Please join me in prayer: May the words of my mouth and the meditations of our hearts be pleasing in your sight, O Lord, our Rock and our Redeemer. Amen.

Dear Brothers and Sisters in Christ,

Grace to you and peace from God our Father and from the Lord Jesus Christ.

As some of you may recall, nearly four years ago now, a regular visitor to Pilgrim’s Adult Bible Classes and Divine Services stopped coming after we rightly baptized a newborn baby. We did as we in today’s Gospel Reading heard our Lord Jesus say to do: we received one such child in His Name, and thereby we also received not so much Jesus as the One Who sent Him. The one-time regular visitor heard but did not correctly understand such passages of Holy Scripture, and the questions he asked and the resulting discussion we had with him left him convinced that his mis-understanding was correct, in light of today’s Gospel Reading, we might say that the one-time regular visitor thought his “understanding” was greater than ours.

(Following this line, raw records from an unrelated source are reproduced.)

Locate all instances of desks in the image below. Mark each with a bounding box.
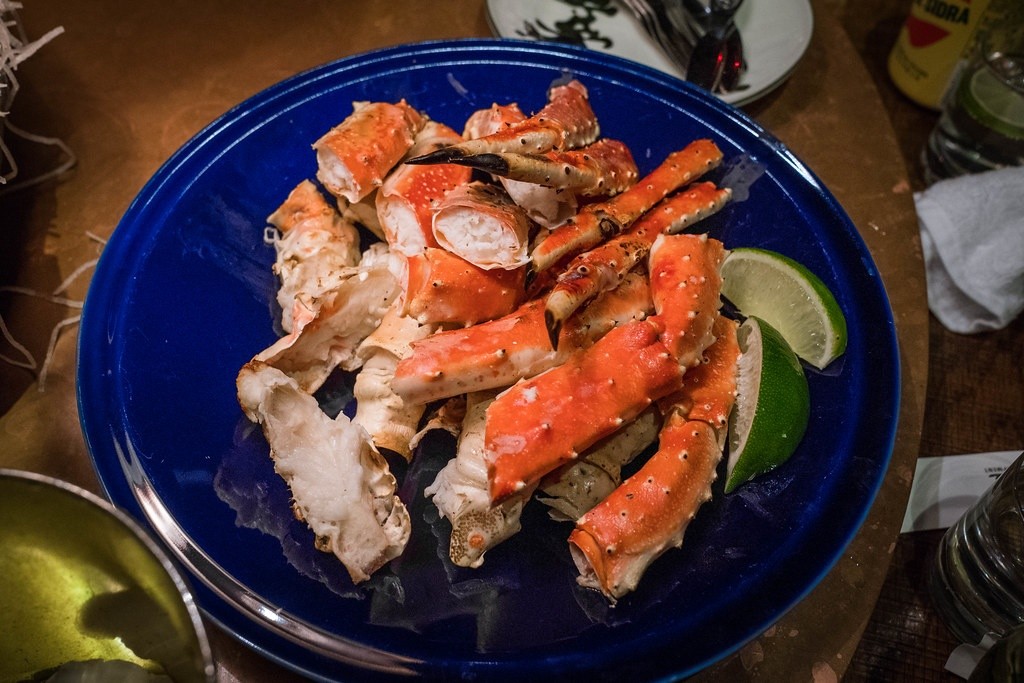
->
[0,0,929,683]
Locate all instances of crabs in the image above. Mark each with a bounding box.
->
[232,79,745,607]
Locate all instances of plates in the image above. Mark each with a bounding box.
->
[0,466,218,683]
[483,0,815,107]
[73,37,903,683]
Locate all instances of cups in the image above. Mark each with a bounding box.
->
[887,0,1024,188]
[936,446,1024,642]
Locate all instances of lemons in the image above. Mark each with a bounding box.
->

In today’s Gospel Reading, after Jesus for the second time taught His disciples—that He was being delivered into the hands of men, that they would kill Him, and that, when He was killed, after three days, He would rise—Jesus’s disciples did not understand what Jesus said and were afraid to ask Him. The first time Jesus had so taught His disciples, Peter had objected and was rebuked (Mark 8:31-33). Maybe the disciples’ recalling that rebuke made them afraid to ask Jesus about what they did not understand, and maybe their recalling that rebuke even led at least a couple of them to argue about who was the greatest among them. That argument certainly led Jesus to teach all twelve of them that those who want to be first must be last of all and servant of all, serving all not precisely as Jesus did, but by receiving one such child in Jesus’s Name, and thereby also receiving Jesus and the Father Who sent Jesus. “Jesus serves all,” and we are to “receive Him by receiving others”.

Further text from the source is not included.